**INSTRUCTIONS TO FOLLOW:**
Continue the Cats Effect scheduler text below from its last sentence.

**SOURCE EXTRACT:**

###

Schedulers · Cats Effect

As Cats Effect is a runtime system, it ultimately must deal with the problem of how best to execute the programs which are defined using its concrete implementation (IO). Fibers are an incredibly powerful model, but they don't map 1:1 or even 1:n with any JVM or JavaScript construct, which means that some interpretation is required. The fashion in which this is achieved has a profound impact on the performance and elasticity of programs written using IO.

This is true across both the JVM and JavaScript, and while it seems intuitive that JavaScript scheduling would be a simpler problem (due to its single-threaded nature), there are still some significant subtleties which become relevant in real-world applications.

JVM

IO programs and fibers are ultimately executed on JVM threads, which are themselves mapped directly to kernel threads and, ultimately (when scheduled), to processors. Determining the optimal method of mapping a real-world, concurrent application down to kernel-level threads is an extremely complex problem, and the details of why Cats Effect has chosen the particular strategies it employs are discussed later in this section.

As an executive overview though, IO leverages these mostly independent thread pools to evaluate programs:

A work-stealing pool for computation, consisting of exactly the same number of Threads as there are hardware processors (minimum: 2)
An unbounded blocking pool, defaulting to zero Threads and allocating as-needed (with caching and downsizing) to meet demand for blocking operations (technically this separate thread pool is built into the work-stealing pool, and handled transparently)

The vast majority of any program will execute on the work-stealing pool. Shifting computation between these pools is done transparently to the user, and for the most part, you don't even need to know they are there.

###

**RECORDED DATA:**
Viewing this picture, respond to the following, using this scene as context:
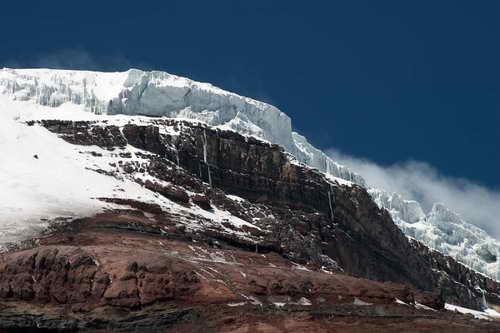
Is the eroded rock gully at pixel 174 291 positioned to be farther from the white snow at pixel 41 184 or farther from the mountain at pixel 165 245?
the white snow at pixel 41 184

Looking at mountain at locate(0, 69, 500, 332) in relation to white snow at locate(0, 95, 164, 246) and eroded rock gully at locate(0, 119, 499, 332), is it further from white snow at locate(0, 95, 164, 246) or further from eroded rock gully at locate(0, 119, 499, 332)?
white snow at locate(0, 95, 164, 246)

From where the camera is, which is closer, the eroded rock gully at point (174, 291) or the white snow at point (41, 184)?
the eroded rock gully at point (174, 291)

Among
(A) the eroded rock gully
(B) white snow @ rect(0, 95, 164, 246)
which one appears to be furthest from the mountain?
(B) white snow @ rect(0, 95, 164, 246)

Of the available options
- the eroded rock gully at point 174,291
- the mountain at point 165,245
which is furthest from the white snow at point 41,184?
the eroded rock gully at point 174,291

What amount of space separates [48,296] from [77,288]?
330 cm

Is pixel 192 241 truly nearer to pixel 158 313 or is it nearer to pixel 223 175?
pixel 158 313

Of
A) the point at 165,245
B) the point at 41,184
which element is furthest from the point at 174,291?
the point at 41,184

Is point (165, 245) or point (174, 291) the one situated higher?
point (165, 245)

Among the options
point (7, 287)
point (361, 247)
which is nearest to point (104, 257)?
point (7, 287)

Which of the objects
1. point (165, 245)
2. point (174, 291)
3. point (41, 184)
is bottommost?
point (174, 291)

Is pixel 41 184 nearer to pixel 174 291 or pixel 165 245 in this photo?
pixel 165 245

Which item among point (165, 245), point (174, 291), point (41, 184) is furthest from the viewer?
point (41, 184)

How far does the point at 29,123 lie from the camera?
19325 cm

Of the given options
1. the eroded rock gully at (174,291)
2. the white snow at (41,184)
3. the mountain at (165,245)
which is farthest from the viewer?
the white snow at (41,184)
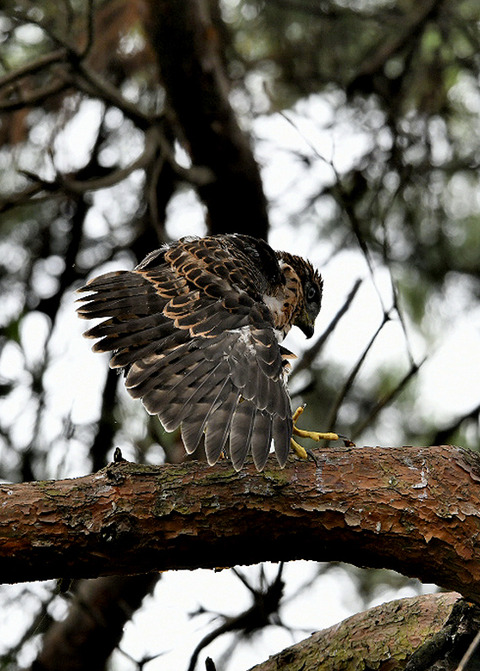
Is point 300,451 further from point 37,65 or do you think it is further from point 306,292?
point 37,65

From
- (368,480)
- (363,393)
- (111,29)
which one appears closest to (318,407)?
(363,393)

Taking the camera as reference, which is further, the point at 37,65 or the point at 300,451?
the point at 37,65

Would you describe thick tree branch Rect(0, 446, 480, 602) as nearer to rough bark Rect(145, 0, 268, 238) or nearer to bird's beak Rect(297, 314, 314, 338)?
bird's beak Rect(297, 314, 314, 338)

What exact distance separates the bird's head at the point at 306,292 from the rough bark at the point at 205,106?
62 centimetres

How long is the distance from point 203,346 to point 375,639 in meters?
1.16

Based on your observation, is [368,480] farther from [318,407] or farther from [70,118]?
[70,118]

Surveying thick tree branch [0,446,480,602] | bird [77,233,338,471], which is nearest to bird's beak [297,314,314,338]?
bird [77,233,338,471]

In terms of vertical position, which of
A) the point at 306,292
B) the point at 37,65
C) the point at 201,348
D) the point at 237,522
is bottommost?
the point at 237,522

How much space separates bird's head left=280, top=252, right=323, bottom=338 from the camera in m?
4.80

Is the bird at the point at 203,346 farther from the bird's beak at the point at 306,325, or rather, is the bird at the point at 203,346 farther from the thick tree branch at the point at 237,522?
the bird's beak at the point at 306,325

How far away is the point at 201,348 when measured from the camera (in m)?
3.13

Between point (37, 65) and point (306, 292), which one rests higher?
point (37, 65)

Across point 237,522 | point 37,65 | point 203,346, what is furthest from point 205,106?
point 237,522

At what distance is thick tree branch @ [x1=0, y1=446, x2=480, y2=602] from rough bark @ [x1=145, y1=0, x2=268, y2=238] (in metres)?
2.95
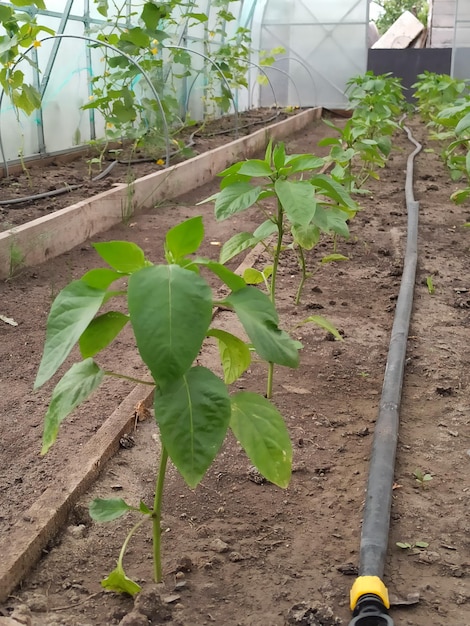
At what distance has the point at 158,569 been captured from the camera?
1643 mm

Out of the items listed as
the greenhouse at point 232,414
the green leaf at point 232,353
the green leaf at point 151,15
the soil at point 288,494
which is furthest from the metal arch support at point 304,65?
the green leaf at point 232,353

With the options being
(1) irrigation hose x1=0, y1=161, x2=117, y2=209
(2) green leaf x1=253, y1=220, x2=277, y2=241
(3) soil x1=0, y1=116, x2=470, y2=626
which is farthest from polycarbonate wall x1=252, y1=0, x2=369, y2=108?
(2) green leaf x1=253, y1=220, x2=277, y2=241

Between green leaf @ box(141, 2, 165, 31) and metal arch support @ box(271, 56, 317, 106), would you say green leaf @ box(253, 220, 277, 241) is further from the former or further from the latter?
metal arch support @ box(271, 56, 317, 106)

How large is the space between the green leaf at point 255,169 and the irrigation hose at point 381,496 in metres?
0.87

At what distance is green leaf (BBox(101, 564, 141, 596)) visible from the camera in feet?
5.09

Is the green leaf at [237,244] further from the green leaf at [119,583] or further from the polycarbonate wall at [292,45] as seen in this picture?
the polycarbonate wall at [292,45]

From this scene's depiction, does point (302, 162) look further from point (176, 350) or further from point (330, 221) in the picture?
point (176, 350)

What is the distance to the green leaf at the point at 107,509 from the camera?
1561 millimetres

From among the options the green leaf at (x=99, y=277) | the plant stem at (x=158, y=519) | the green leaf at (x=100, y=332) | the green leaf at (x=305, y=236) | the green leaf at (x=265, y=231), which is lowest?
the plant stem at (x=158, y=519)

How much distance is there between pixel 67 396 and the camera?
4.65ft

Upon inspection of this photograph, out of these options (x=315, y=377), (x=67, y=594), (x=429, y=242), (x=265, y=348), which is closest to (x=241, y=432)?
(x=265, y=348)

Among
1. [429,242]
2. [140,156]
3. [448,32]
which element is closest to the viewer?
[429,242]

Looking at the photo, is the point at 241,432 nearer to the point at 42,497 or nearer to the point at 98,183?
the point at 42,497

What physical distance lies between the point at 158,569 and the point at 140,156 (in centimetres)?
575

###

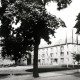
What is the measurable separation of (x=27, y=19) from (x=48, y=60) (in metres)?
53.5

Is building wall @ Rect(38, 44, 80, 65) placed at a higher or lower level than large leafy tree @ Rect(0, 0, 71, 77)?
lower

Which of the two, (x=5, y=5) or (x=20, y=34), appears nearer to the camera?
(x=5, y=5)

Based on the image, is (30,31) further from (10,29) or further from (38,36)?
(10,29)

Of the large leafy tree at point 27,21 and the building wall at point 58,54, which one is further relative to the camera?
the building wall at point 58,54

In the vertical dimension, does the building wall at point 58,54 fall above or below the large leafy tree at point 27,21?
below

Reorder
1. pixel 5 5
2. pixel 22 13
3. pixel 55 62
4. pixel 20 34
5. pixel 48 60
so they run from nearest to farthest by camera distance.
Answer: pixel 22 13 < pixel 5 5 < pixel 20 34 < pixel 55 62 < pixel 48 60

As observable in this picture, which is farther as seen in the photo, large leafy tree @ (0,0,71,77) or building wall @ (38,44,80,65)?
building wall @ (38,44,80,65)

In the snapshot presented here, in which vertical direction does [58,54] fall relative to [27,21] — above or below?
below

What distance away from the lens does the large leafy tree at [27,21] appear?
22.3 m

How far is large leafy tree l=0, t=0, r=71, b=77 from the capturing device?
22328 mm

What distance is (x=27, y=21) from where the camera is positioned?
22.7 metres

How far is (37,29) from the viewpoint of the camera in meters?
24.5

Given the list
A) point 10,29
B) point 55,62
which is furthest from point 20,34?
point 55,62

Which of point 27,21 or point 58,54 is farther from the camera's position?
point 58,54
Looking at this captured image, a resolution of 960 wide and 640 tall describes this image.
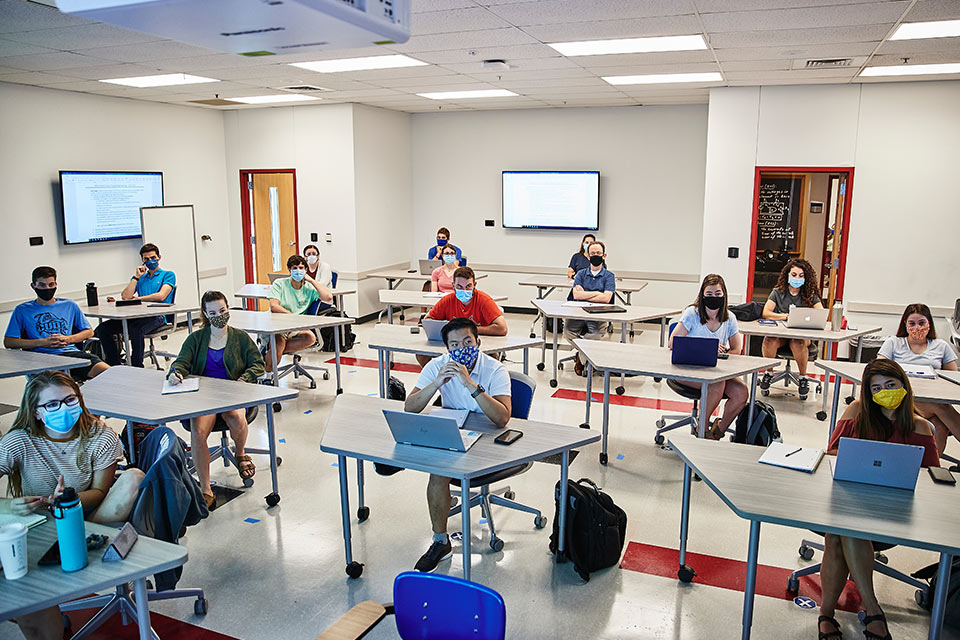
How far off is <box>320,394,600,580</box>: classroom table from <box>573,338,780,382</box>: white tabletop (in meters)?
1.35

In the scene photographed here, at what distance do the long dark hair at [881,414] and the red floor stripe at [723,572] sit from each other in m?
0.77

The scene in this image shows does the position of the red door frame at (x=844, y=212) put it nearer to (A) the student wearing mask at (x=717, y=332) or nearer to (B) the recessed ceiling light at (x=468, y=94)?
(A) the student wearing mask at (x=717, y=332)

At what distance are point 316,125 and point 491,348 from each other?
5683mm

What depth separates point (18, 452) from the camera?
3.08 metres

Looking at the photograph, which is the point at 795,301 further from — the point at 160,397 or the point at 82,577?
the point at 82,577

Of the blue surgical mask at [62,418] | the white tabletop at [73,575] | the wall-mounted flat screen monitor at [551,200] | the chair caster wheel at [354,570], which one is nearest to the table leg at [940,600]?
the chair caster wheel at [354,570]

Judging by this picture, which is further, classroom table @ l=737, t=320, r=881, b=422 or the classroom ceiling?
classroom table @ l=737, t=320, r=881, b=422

###

**THE REPLY:**
The work-stealing pool is an extremely high-performance implementation derived from the Tokio Rust framework. It is fiber-aware, meaning that it understands the nature of asynchronous continuations within a given fiber, as well as common data patterns that arise from constructs such as start. This also allows the worker threads to cut their management overhead to near-zero, since fibers themselves represent the pending work queue. This also ensures that, as much as possible, any given fiber will remain pinned to a single thread (though it may share time with other fibers), which allows the OS kernel to optimize processor cache utilization and avoid expensive rescheduling whenever possible.

Work-stealing is a particularly useful scheduling algorithm for modern, heavily-parallelized applications due to its removal of the single-point-of-contention problem. In a naive thread pool implementation, every task is placed onto a single shared queue, and all of the worker threads poll that queue to take the next task (if available). This single queue implementation works reasonably well for a small number of worker threads (think: one to ten), but very quickly becomes a significant overhead when the number of workers increases. For most applications, the optimal number of workers is exactly equal to the number of hardware processors, which means that a heavy-duty, compute-optimized server instance with hundreds of cores will almost immediately bog down in coordination overhead as the threads compete for access to the single shared resource.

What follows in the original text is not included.